Had I known that morning when I got up with him would be the last time I’d ever pull a child of mine out from his crib, I would have savored it more.

Had I known the night before would be the last time I’d ever reach over the rails to lay him down to sleep, I would have taken it all in and probably never let him down.

Had I known I wasn’t ever going to see that adorable 3 year old tiny hand through the rails making the “I Love You” sign, like we do each and every night when I walk out of the room, I would have taken a picture of it to last forever.

See, he’s our last baby.

We’ve had a crib in our house for almost 7 years.

I had to close that chapter and needed just one more chance to do it.

There are so many lasts that we don’t actually know are lasts when they happen, like the last time they say “Mommy” before it switches over to “Mom.”
The last time they sit on your lap or carry them in your arms before they’ve become too big.
The last time they crawl before they’re full blown walking machines.

But this.
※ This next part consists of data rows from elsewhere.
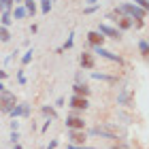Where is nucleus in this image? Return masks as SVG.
Returning a JSON list of instances; mask_svg holds the SVG:
<instances>
[{
	"mask_svg": "<svg viewBox=\"0 0 149 149\" xmlns=\"http://www.w3.org/2000/svg\"><path fill=\"white\" fill-rule=\"evenodd\" d=\"M117 11L124 17H130L132 22H145L147 19V11L141 9V6H136V4H132V2H121L117 6Z\"/></svg>",
	"mask_w": 149,
	"mask_h": 149,
	"instance_id": "nucleus-1",
	"label": "nucleus"
},
{
	"mask_svg": "<svg viewBox=\"0 0 149 149\" xmlns=\"http://www.w3.org/2000/svg\"><path fill=\"white\" fill-rule=\"evenodd\" d=\"M87 134L90 136H100V139H107V141H119V136H117V132L113 130L111 126H94V128H90L87 130Z\"/></svg>",
	"mask_w": 149,
	"mask_h": 149,
	"instance_id": "nucleus-2",
	"label": "nucleus"
},
{
	"mask_svg": "<svg viewBox=\"0 0 149 149\" xmlns=\"http://www.w3.org/2000/svg\"><path fill=\"white\" fill-rule=\"evenodd\" d=\"M19 102L17 100V94L15 92H9V90H4L2 94H0V113H4V115H9L11 109Z\"/></svg>",
	"mask_w": 149,
	"mask_h": 149,
	"instance_id": "nucleus-3",
	"label": "nucleus"
},
{
	"mask_svg": "<svg viewBox=\"0 0 149 149\" xmlns=\"http://www.w3.org/2000/svg\"><path fill=\"white\" fill-rule=\"evenodd\" d=\"M92 53H94V56H98V58H102V60H107V62H113V64L124 66V58H121L119 53H115V51H111V49H107V47H94Z\"/></svg>",
	"mask_w": 149,
	"mask_h": 149,
	"instance_id": "nucleus-4",
	"label": "nucleus"
},
{
	"mask_svg": "<svg viewBox=\"0 0 149 149\" xmlns=\"http://www.w3.org/2000/svg\"><path fill=\"white\" fill-rule=\"evenodd\" d=\"M64 126L68 128V130H85V126H87V121L83 119V115H79V113H70V115H66V119H64Z\"/></svg>",
	"mask_w": 149,
	"mask_h": 149,
	"instance_id": "nucleus-5",
	"label": "nucleus"
},
{
	"mask_svg": "<svg viewBox=\"0 0 149 149\" xmlns=\"http://www.w3.org/2000/svg\"><path fill=\"white\" fill-rule=\"evenodd\" d=\"M96 32H100V34H102L104 38H111V40H119L124 38V34H121V32L115 28V26H111V24H98V28H96Z\"/></svg>",
	"mask_w": 149,
	"mask_h": 149,
	"instance_id": "nucleus-6",
	"label": "nucleus"
},
{
	"mask_svg": "<svg viewBox=\"0 0 149 149\" xmlns=\"http://www.w3.org/2000/svg\"><path fill=\"white\" fill-rule=\"evenodd\" d=\"M68 107H70L74 113L87 111V109H90V98H83V96H70V98H68Z\"/></svg>",
	"mask_w": 149,
	"mask_h": 149,
	"instance_id": "nucleus-7",
	"label": "nucleus"
},
{
	"mask_svg": "<svg viewBox=\"0 0 149 149\" xmlns=\"http://www.w3.org/2000/svg\"><path fill=\"white\" fill-rule=\"evenodd\" d=\"M30 115H32L30 102H17V104L11 109L9 117H11V119H17V117H30Z\"/></svg>",
	"mask_w": 149,
	"mask_h": 149,
	"instance_id": "nucleus-8",
	"label": "nucleus"
},
{
	"mask_svg": "<svg viewBox=\"0 0 149 149\" xmlns=\"http://www.w3.org/2000/svg\"><path fill=\"white\" fill-rule=\"evenodd\" d=\"M79 64H81L83 70H94V68H96V58H94V53L92 51H81Z\"/></svg>",
	"mask_w": 149,
	"mask_h": 149,
	"instance_id": "nucleus-9",
	"label": "nucleus"
},
{
	"mask_svg": "<svg viewBox=\"0 0 149 149\" xmlns=\"http://www.w3.org/2000/svg\"><path fill=\"white\" fill-rule=\"evenodd\" d=\"M85 38H87L90 49H94V47H104V43H107V38L100 34V32H96V30H90V32L85 34Z\"/></svg>",
	"mask_w": 149,
	"mask_h": 149,
	"instance_id": "nucleus-10",
	"label": "nucleus"
},
{
	"mask_svg": "<svg viewBox=\"0 0 149 149\" xmlns=\"http://www.w3.org/2000/svg\"><path fill=\"white\" fill-rule=\"evenodd\" d=\"M85 141H87V134L85 130H68V145H85Z\"/></svg>",
	"mask_w": 149,
	"mask_h": 149,
	"instance_id": "nucleus-11",
	"label": "nucleus"
},
{
	"mask_svg": "<svg viewBox=\"0 0 149 149\" xmlns=\"http://www.w3.org/2000/svg\"><path fill=\"white\" fill-rule=\"evenodd\" d=\"M132 100H134V94H130L126 87H121L119 94H117V104H121V107H132Z\"/></svg>",
	"mask_w": 149,
	"mask_h": 149,
	"instance_id": "nucleus-12",
	"label": "nucleus"
},
{
	"mask_svg": "<svg viewBox=\"0 0 149 149\" xmlns=\"http://www.w3.org/2000/svg\"><path fill=\"white\" fill-rule=\"evenodd\" d=\"M115 28H117L121 34H124V32L132 30V19H130V17H124V15L117 17V19H115Z\"/></svg>",
	"mask_w": 149,
	"mask_h": 149,
	"instance_id": "nucleus-13",
	"label": "nucleus"
},
{
	"mask_svg": "<svg viewBox=\"0 0 149 149\" xmlns=\"http://www.w3.org/2000/svg\"><path fill=\"white\" fill-rule=\"evenodd\" d=\"M90 85L87 83H74L72 85V96H83V98H90Z\"/></svg>",
	"mask_w": 149,
	"mask_h": 149,
	"instance_id": "nucleus-14",
	"label": "nucleus"
},
{
	"mask_svg": "<svg viewBox=\"0 0 149 149\" xmlns=\"http://www.w3.org/2000/svg\"><path fill=\"white\" fill-rule=\"evenodd\" d=\"M11 17H13V22H22V19H28V13H26L22 4H15L11 9Z\"/></svg>",
	"mask_w": 149,
	"mask_h": 149,
	"instance_id": "nucleus-15",
	"label": "nucleus"
},
{
	"mask_svg": "<svg viewBox=\"0 0 149 149\" xmlns=\"http://www.w3.org/2000/svg\"><path fill=\"white\" fill-rule=\"evenodd\" d=\"M40 113H43L47 119H51V121L58 119V111H56V107H53V104H40Z\"/></svg>",
	"mask_w": 149,
	"mask_h": 149,
	"instance_id": "nucleus-16",
	"label": "nucleus"
},
{
	"mask_svg": "<svg viewBox=\"0 0 149 149\" xmlns=\"http://www.w3.org/2000/svg\"><path fill=\"white\" fill-rule=\"evenodd\" d=\"M22 6L26 9V13H28V17H34L36 15V11H38V4H36V0H24Z\"/></svg>",
	"mask_w": 149,
	"mask_h": 149,
	"instance_id": "nucleus-17",
	"label": "nucleus"
},
{
	"mask_svg": "<svg viewBox=\"0 0 149 149\" xmlns=\"http://www.w3.org/2000/svg\"><path fill=\"white\" fill-rule=\"evenodd\" d=\"M92 79H98V81H107V83H115V79L113 74H107V72H96V70H92Z\"/></svg>",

This I knew, and I was going to take full advantage.

So that night we sat in his chair and I sang him his favorite bedtime song (yes, it’s STILL Hark the Herald Angel Sing – been this way for the past two years, even on sweltering summer nights I belt it out for him).

I held him extra tight, and I reached my arms over the crib and let him go.

I let him go.

I grabbed my phone to take a picture.

And we made our I Love You hand signs.

I said goodnight, left the room, got the tears out of my system once and for all.

And then I was ok.

The next morning, I heard him calling my name from his crib and knowing it was the last time I’d ever have to get up out of bed to pick up a child of mine, I hopped up, went in, and took in all his bedheaded adorableness as he lit up, so happy to greet me and the morning.

My husband put together his bed that day, and I didn’t shed a single tear. I made my peace, I closed that chapter. I reminded myself how amazing this is, and how crazy blessed I am that I get to experience the greatest gift a parent could possibly be given…

….getting to watch their child grow up.